Street, returning to the Olympia course where she won a World Cup race in 1995, fell on the upper part after a ski binding released prematurely. The crash - Street's estimated speed was nearly 75 mph - occurred on the fastest and most dangerous part of the course. She was unconscious for about two minutes, but walked away from the accident. She was taken by helicopter to a local hospital.

"She's a little dizzy," Herwig Demschar, U.S. women's coach, said. "But for me the most important thing is that the legs are OK because it's always a mental problem if you have the first crash after an injury, if you're OK or not."

Street came back last month after knee surgery sidelined her for more than a year.

Demschar said Street would return as planned with the U.S. team to the United States today. She'll be back on skis again Feb. 7 in Japan. The women's Olympic downhill is scheduled Feb. 14 at Nagano.

Katja Seizinger of Germany won the race, extending her lead in both the overall and downhill standings.

Schifferer wins downhill

GARMISCH-PARTENKIRCHEN, Germany - Austria's Andreas Schifferer won his fourth World Cup downhill of the season, establishing himself as the gold medal favorite for the Olympics.

"Sure, the win gives me confidence and I'm in good form," Schifferer said of his chances at Nagano. "But form doesn't count, a medal does."

Schifferer finished in 1 minute, 54.82 seconds.

Fedorov to play

MOSCOW - Sergei Fedorov of the Stanley Cup champion Detroit Red Wings will join Russia's Olympic hockey team, replacing injured Alexei Kovalev of the New York Rangers. Alexander Steblin, president of the Russian Ice Hockey Federation, said Fedorov called and offered to be a substitute.

Notes

-- Ex-alpine ski racers Betsy Shaw of East Dorset, Vt., and Sondra Van Ert of Ketchum, Idaho, 32-year-old "old ladies in a kid's sport," earned spots on the first U.S. Olympic Snowboarding Team with top results in the final qualifying race in Mammoth Lakes, Calif. Shaw won the women's giant slalom, with Canadian Julie Rheaume second and Van Ert third.

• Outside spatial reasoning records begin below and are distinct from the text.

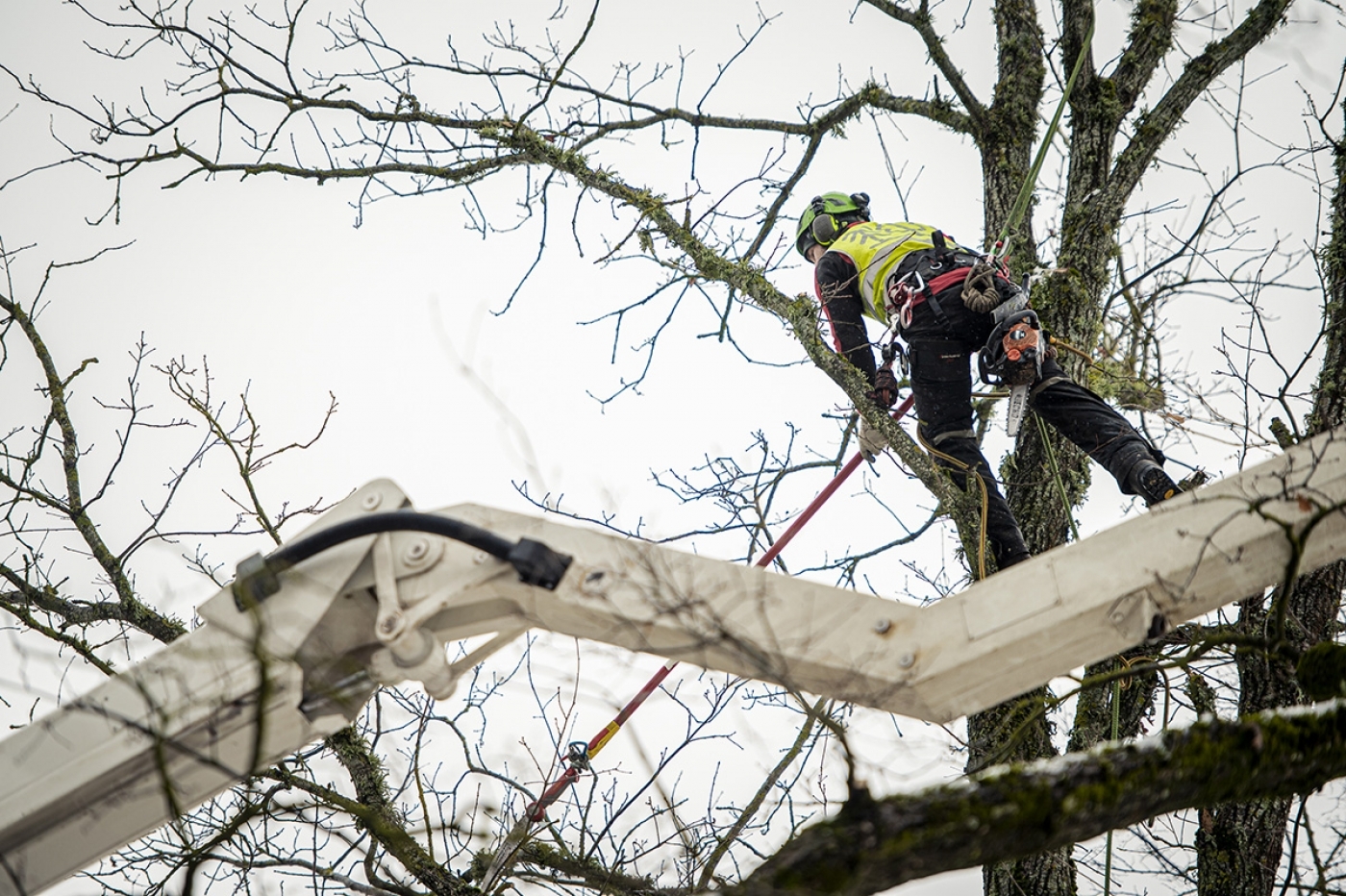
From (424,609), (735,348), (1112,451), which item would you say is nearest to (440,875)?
(424,609)

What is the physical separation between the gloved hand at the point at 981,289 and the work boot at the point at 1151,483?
947 millimetres

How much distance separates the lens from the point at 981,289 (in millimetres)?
5129

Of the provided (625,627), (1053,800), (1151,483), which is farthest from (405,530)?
(1151,483)

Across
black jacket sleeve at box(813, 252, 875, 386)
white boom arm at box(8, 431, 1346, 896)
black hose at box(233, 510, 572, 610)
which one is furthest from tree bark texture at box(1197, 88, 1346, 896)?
black hose at box(233, 510, 572, 610)

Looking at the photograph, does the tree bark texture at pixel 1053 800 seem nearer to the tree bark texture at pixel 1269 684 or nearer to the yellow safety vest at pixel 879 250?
the tree bark texture at pixel 1269 684

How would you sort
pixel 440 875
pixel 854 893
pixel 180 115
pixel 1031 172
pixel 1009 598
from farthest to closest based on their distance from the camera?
pixel 180 115 → pixel 1031 172 → pixel 440 875 → pixel 1009 598 → pixel 854 893

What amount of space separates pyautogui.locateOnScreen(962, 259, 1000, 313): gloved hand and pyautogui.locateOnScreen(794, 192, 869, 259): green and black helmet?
1168 millimetres

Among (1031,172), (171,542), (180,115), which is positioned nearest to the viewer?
(171,542)

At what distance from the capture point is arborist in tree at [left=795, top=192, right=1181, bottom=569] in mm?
4816

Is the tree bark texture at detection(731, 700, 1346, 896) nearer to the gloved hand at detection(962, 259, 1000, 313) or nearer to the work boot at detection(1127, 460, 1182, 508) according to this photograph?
the work boot at detection(1127, 460, 1182, 508)

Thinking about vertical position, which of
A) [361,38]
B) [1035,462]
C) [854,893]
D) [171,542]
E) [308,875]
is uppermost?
[361,38]

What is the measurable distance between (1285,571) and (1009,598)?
60cm

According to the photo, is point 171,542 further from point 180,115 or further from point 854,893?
point 854,893

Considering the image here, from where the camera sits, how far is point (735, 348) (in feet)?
18.7
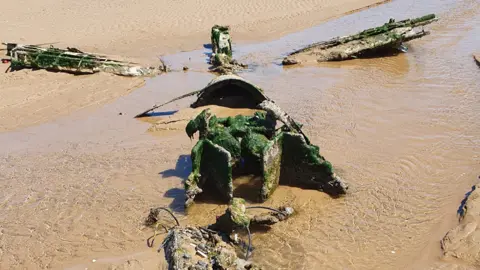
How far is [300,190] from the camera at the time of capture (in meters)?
7.26

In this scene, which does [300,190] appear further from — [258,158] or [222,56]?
[222,56]

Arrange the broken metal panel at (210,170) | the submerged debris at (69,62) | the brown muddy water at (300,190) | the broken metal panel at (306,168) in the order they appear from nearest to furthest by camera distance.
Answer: the brown muddy water at (300,190) → the broken metal panel at (210,170) → the broken metal panel at (306,168) → the submerged debris at (69,62)

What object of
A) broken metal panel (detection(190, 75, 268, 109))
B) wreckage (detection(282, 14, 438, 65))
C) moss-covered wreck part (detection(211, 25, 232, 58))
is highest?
moss-covered wreck part (detection(211, 25, 232, 58))

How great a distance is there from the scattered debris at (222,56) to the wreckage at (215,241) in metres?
7.54

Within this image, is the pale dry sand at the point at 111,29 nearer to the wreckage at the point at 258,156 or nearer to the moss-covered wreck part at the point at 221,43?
the moss-covered wreck part at the point at 221,43

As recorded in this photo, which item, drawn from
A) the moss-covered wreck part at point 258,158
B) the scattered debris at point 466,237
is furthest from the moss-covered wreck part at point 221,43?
the scattered debris at point 466,237

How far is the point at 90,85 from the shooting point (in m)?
12.9

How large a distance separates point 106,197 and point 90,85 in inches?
240

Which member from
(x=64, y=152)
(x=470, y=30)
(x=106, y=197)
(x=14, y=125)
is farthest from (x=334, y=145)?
(x=470, y=30)

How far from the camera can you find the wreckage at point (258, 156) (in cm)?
683

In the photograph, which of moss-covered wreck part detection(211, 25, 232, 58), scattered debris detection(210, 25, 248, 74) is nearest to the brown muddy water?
scattered debris detection(210, 25, 248, 74)

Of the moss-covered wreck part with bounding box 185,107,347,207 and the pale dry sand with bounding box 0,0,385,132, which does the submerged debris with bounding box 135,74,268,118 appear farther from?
the moss-covered wreck part with bounding box 185,107,347,207

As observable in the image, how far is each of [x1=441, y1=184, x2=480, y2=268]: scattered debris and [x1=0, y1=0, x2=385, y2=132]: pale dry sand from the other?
8.22 meters

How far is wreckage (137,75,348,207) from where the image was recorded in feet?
22.4
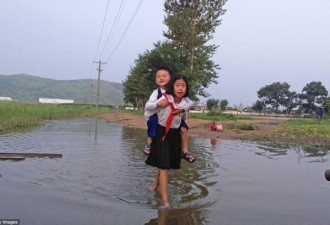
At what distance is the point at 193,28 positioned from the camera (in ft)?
93.7

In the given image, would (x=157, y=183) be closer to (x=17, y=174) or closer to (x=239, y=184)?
(x=239, y=184)

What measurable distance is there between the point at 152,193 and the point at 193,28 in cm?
2564

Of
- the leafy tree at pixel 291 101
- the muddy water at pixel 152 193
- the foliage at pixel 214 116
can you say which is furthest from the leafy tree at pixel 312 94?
the muddy water at pixel 152 193

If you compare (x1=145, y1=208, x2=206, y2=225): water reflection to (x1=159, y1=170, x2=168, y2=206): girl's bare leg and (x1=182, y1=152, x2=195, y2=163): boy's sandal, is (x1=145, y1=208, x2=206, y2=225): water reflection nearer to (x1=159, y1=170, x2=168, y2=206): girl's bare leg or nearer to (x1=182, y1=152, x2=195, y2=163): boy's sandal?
(x1=159, y1=170, x2=168, y2=206): girl's bare leg

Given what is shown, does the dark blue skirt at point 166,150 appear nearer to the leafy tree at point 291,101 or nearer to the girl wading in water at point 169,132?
the girl wading in water at point 169,132

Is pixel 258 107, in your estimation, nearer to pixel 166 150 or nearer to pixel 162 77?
pixel 162 77

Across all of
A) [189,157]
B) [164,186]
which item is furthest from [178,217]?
[189,157]

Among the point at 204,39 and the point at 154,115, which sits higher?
the point at 204,39

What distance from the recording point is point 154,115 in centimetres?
414

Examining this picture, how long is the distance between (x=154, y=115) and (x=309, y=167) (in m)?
4.57

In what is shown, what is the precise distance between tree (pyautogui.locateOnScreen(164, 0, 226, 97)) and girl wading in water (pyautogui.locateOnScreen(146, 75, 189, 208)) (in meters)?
24.3

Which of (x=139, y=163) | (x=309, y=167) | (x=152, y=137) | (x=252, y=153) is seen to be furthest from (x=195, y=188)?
(x=252, y=153)

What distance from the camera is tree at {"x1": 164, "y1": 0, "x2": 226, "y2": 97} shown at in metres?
28.4

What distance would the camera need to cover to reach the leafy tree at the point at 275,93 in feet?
257
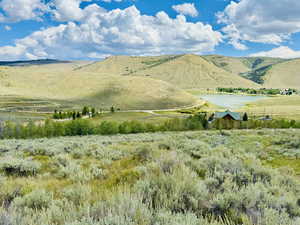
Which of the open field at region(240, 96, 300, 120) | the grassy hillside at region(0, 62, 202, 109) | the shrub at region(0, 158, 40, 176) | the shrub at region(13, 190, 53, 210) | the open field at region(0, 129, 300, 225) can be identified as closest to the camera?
the open field at region(0, 129, 300, 225)

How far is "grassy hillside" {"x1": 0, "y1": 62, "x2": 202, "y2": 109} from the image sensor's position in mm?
154625

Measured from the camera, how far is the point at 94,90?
177m

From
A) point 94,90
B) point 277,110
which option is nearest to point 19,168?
point 277,110

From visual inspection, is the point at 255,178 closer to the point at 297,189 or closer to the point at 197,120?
the point at 297,189

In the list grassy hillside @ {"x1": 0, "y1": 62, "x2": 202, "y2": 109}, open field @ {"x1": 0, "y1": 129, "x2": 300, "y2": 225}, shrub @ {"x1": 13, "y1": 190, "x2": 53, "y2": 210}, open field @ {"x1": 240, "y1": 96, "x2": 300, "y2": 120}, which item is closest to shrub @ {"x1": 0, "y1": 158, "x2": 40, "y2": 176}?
open field @ {"x1": 0, "y1": 129, "x2": 300, "y2": 225}

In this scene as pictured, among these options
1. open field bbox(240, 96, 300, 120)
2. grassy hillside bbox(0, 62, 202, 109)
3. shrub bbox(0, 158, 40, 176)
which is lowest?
open field bbox(240, 96, 300, 120)

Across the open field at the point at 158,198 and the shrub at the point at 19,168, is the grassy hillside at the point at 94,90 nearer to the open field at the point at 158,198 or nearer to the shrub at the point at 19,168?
the shrub at the point at 19,168

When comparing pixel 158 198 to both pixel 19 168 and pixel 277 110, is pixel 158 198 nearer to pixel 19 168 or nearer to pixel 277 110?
pixel 19 168

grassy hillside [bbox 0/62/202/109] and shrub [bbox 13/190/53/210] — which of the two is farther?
grassy hillside [bbox 0/62/202/109]

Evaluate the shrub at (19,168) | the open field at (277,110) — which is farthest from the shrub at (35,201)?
the open field at (277,110)

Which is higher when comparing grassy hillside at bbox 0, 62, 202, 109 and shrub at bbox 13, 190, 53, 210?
grassy hillside at bbox 0, 62, 202, 109

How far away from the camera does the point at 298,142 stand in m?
11.1

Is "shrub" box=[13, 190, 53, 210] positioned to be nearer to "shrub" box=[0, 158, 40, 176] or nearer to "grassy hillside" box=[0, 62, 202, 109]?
"shrub" box=[0, 158, 40, 176]

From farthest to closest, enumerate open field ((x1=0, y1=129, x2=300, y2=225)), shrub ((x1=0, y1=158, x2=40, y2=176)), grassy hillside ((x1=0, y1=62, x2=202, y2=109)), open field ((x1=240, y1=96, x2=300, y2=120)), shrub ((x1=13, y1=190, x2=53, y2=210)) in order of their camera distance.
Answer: grassy hillside ((x1=0, y1=62, x2=202, y2=109)) → open field ((x1=240, y1=96, x2=300, y2=120)) → shrub ((x1=0, y1=158, x2=40, y2=176)) → shrub ((x1=13, y1=190, x2=53, y2=210)) → open field ((x1=0, y1=129, x2=300, y2=225))
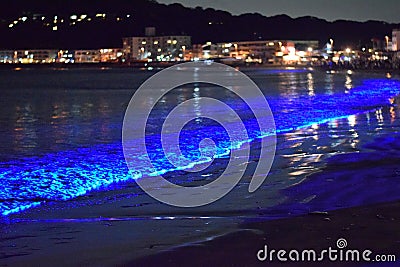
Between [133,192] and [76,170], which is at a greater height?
[133,192]

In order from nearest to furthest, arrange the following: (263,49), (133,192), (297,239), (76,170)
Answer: (297,239), (133,192), (76,170), (263,49)

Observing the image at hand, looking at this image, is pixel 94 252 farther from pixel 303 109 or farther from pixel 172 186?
pixel 303 109

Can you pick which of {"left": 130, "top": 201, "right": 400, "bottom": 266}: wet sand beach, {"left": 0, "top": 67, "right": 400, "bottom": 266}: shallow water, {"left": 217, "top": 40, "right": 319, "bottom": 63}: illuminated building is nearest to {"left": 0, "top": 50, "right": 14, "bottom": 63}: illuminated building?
{"left": 217, "top": 40, "right": 319, "bottom": 63}: illuminated building

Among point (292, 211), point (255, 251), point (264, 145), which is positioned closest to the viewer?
point (255, 251)

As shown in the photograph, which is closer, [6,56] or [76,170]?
[76,170]

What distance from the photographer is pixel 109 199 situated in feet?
23.5

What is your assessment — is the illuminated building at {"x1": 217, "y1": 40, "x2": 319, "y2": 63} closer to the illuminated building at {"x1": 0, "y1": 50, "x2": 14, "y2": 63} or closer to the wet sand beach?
the illuminated building at {"x1": 0, "y1": 50, "x2": 14, "y2": 63}

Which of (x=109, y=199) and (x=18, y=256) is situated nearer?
(x=18, y=256)

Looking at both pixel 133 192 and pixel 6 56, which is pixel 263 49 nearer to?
pixel 6 56

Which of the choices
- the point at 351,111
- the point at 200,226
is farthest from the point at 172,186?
the point at 351,111

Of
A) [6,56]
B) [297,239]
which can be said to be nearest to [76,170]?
[297,239]

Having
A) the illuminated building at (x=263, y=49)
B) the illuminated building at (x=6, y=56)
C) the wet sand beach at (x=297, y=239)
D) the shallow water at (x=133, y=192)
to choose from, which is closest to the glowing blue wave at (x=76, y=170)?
the shallow water at (x=133, y=192)

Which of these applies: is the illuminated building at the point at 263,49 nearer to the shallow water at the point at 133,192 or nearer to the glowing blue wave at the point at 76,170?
the glowing blue wave at the point at 76,170

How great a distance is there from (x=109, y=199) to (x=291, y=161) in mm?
3444
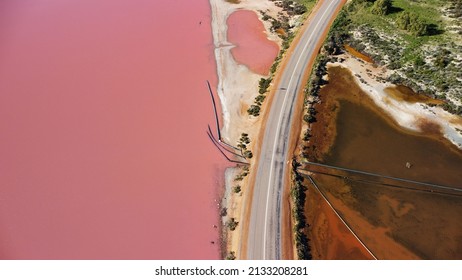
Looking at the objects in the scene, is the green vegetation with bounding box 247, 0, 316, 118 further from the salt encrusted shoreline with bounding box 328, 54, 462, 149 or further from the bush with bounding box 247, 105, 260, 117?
the salt encrusted shoreline with bounding box 328, 54, 462, 149

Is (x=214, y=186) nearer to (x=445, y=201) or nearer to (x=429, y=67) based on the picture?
(x=445, y=201)

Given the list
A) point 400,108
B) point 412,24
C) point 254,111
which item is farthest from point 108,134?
point 412,24

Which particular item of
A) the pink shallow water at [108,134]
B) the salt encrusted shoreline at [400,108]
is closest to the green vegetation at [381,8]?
the salt encrusted shoreline at [400,108]

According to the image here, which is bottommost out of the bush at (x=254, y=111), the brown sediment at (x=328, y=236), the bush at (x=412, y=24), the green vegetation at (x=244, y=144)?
the brown sediment at (x=328, y=236)

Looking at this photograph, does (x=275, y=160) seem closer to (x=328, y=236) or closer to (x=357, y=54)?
(x=328, y=236)

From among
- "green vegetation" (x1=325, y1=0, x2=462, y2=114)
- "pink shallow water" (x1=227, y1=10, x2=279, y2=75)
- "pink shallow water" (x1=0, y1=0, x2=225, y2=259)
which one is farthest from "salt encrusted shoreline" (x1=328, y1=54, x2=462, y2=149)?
"pink shallow water" (x1=0, y1=0, x2=225, y2=259)

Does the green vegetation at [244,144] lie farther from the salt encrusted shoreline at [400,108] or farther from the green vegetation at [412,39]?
the green vegetation at [412,39]
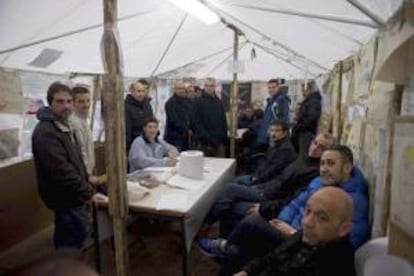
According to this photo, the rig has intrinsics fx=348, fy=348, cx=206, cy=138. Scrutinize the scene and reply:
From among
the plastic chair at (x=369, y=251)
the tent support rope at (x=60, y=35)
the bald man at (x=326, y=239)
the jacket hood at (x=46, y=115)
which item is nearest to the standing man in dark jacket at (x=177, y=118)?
the tent support rope at (x=60, y=35)

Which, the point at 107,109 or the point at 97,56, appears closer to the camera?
the point at 107,109

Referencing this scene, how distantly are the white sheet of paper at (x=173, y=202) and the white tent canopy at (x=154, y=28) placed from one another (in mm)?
1342

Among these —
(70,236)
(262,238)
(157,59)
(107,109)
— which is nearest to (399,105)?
(262,238)

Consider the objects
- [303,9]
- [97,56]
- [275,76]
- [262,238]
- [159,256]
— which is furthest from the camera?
[275,76]

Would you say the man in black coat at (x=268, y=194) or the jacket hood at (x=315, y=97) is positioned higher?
the jacket hood at (x=315, y=97)

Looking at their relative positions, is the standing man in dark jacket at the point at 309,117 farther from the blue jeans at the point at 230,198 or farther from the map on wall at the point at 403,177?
the map on wall at the point at 403,177

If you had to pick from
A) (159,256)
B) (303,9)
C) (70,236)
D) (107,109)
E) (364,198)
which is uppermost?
(303,9)

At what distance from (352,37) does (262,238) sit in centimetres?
142

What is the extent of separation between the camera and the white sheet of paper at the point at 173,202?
2182 mm

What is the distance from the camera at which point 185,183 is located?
8.82 ft

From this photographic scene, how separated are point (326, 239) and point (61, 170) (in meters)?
1.59

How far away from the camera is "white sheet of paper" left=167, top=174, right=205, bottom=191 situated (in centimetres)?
262

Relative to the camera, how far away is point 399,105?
1558 millimetres

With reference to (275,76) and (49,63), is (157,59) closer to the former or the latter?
(49,63)
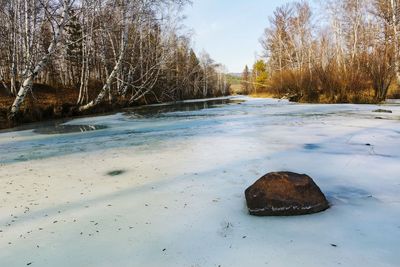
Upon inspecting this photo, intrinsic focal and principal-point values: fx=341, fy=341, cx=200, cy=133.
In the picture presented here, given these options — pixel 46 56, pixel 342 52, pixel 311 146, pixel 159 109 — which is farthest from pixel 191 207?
pixel 342 52

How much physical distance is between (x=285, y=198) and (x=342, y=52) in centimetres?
2896

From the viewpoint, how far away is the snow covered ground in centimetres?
214

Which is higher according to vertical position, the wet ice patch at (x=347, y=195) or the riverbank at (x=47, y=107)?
the riverbank at (x=47, y=107)

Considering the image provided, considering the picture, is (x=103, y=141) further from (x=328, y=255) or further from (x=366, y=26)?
(x=366, y=26)

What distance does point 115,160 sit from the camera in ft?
16.1

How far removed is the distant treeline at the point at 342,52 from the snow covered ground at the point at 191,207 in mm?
10883

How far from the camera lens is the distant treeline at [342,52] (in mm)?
15547

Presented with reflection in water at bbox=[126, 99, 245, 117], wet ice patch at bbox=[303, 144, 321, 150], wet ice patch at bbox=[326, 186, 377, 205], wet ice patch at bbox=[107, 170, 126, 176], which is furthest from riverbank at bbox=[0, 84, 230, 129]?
wet ice patch at bbox=[326, 186, 377, 205]

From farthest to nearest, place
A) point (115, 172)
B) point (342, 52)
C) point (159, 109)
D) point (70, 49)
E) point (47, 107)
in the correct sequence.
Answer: point (342, 52) < point (70, 49) < point (159, 109) < point (47, 107) < point (115, 172)

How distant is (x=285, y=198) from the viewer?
2.79 m

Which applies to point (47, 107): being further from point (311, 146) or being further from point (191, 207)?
point (191, 207)

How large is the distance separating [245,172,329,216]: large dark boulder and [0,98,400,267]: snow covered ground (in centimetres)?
9

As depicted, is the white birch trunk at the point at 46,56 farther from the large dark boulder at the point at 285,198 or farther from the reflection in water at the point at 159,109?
the large dark boulder at the point at 285,198

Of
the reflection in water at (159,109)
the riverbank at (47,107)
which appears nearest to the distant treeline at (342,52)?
the reflection in water at (159,109)
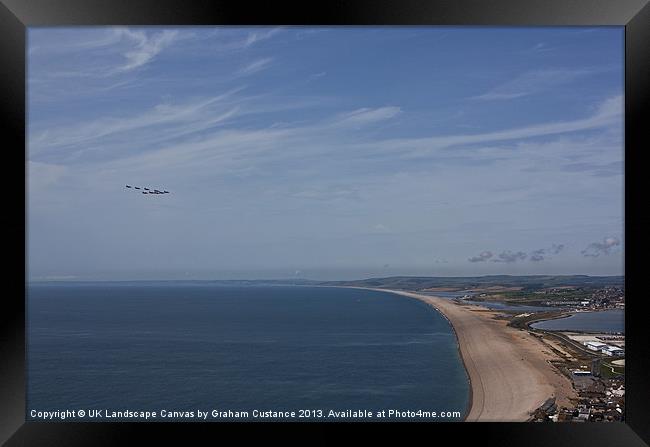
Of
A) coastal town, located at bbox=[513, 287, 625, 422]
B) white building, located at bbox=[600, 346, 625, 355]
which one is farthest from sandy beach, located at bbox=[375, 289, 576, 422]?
white building, located at bbox=[600, 346, 625, 355]

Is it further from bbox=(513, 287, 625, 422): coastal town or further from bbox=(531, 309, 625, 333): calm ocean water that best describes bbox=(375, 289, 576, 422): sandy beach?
bbox=(531, 309, 625, 333): calm ocean water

Canadian Jasey Jay Anderson won the men's GS; Adam Hostetter of Tahoe City, Calif., and Mike Jacoby of Hood River, Ore., a former World Cup champion, clinched berths by finishing third and fourth.

-- Weather forecasters say Nagano probably will have an average amount of snow for the Olympics. Heavy snows, however, fell this month. Yesterday, a blizzard left more than a foot of new snow at the base of the men's downhill course.

-- Michael Dionne, a member of the U.S. bobsled team, plans to appeal his suspension for the stimulant ephedrine, which showed up in a drug test in November. Bob Condron, the U.S. team press operations director, said the Court of Arbitration for Sport would have arbitrators at the Games and could hear the case before the Olympics.